Sim, mais mulheres na diretoria da Mattel. Sim, atores latinos de maior sucesso como America Ferrera para tornar Hollywood menos branca. Mas será que nossa imaginação abrangerá a libertação para a Sweatshop Barbie e as mulheres que trabalham para fazer as roupas da presidente Barbie – e, de fato, as próprias bonecas – em fábricas asiáticas e latino-americanas? As mulheres e famílias deslocadas pelas guerras em que os presidentes americanos estiveram envolvidos? Mulheres agredidas sexualmente pelos soldados de infantaria dos sorridentes autoritários e chauvinistas abraçados pela política externa americana?

Apesar de todas as afirmações infladas sobre sua natureza subversiva, até revolucionária, e de toda a deslumbrante diversidade da Barbielândia, o filme tem muito pouco a dizer sobre as outras opressões que se cruzam com o patriarcado que ele lança – injustiça racial, econômica e climática (o último, reconhecidamente, é um pouco difícil para uma boneca feita de plástico derivado de combustível fóssil).

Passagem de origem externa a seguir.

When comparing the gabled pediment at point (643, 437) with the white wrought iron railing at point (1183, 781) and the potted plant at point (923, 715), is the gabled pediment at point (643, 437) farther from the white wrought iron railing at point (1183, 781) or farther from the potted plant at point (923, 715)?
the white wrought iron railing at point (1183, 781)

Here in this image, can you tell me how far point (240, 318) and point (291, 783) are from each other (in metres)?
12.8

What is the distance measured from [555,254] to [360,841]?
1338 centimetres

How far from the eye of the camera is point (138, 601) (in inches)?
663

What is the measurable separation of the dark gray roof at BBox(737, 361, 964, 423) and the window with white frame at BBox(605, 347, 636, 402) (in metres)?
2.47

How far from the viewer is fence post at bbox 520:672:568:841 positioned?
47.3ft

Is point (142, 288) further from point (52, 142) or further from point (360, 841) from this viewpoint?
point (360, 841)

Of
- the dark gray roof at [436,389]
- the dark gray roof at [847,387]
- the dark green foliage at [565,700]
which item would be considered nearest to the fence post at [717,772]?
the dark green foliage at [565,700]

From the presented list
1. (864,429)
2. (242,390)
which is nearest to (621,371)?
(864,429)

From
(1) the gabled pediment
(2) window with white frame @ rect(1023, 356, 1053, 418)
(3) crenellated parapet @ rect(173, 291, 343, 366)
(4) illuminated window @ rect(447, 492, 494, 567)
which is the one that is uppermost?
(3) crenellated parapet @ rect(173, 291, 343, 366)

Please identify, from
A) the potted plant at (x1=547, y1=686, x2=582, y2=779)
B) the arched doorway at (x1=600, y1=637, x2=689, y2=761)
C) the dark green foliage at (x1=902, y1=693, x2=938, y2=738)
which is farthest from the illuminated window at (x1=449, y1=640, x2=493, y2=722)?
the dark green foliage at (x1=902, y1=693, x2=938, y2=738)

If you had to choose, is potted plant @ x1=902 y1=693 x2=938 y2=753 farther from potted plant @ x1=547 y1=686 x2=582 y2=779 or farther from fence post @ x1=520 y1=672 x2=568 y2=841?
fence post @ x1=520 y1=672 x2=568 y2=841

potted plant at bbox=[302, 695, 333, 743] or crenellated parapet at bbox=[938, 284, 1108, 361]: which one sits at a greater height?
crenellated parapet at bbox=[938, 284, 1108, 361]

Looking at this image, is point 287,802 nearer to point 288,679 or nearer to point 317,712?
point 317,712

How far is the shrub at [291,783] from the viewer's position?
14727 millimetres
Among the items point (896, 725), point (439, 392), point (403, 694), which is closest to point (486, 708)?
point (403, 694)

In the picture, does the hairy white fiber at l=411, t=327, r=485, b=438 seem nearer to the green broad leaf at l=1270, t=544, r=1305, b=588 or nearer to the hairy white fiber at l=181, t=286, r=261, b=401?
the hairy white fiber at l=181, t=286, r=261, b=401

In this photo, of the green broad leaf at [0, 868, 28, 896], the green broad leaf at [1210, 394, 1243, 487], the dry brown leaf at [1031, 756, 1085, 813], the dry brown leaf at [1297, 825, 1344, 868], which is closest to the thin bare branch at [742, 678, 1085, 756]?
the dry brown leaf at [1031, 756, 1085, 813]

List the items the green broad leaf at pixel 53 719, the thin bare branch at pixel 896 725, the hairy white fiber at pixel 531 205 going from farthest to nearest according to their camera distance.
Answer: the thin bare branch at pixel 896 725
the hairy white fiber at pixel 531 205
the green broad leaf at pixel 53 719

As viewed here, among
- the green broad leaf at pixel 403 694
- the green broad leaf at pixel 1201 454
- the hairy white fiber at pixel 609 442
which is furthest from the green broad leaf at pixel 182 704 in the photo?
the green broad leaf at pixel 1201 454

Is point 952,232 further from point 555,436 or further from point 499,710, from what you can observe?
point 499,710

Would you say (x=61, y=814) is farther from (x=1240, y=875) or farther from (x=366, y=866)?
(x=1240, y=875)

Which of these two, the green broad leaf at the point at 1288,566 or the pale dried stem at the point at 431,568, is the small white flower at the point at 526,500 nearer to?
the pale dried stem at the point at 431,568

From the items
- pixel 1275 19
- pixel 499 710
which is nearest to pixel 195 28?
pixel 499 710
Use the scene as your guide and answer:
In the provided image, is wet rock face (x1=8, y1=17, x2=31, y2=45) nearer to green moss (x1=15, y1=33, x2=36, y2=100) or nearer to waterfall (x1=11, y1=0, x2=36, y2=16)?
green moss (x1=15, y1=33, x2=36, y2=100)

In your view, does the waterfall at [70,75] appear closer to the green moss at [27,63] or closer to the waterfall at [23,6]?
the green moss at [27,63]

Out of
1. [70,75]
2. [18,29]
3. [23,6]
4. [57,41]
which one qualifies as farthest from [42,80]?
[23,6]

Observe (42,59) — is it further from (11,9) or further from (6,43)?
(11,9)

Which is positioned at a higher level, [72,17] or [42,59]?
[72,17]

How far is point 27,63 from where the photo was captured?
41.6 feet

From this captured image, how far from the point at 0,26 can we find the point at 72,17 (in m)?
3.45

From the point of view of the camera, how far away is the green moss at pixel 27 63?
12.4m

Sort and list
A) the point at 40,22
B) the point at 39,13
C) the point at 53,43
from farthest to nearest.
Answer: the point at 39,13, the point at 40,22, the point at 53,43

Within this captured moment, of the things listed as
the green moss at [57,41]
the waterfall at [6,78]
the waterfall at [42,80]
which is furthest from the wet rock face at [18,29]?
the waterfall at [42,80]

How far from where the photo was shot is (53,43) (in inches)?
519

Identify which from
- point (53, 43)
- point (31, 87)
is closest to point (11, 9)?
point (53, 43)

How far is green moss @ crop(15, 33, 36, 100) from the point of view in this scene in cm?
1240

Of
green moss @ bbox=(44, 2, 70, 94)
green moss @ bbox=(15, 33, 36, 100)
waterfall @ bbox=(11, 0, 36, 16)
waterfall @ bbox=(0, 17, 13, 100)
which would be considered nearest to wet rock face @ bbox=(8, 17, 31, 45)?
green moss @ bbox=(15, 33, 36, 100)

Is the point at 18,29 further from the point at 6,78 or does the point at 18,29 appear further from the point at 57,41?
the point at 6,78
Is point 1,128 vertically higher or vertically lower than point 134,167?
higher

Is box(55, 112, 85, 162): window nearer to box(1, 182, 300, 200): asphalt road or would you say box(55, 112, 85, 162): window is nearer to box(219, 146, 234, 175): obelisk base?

No final das contas, talvez, o filme seja um hino à mediocridade, como exemplificado pelo monólogo ‘parado’ de America Ferrera, que denuncia as múltiplas direções contraditórias em que as mulheres são puxadas quando são intimadas a ter e fazer tudo.

Ostensivamente sobre todas as mulheres, na verdade, esse discurso invoca um tipo muito específico de mulher, a proverbial ‘garota patroa’ com uma carreira e aspirações à riqueza, mas que sente a pressão também para ser ao mesmo tempo magra e saudável, uma líder e uma boa pessoa. Essas não são as dificuldades das posições em que a maioria das mulheres neste mundo – na verdade, até mesmo a maioria das mulheres americanas – se encontra.

De Barbie, o filme, como dizem, é o que é e logo será esquecido à medida que a próxima franquia de IP avança. Mas, a menos que nossas próprias imaginações de futuros liberados possam ser mais críticas em relação ao mundo em que vivemos e se expandir além dos profissionais de classe média e chefes femininas, o futuro, feminista ou não, chega até nós em vários tons de sombrio.

As opiniões expressas neste artigo são do próprio autor e não refletem necessariamente a posição editorial da Al Jazeera.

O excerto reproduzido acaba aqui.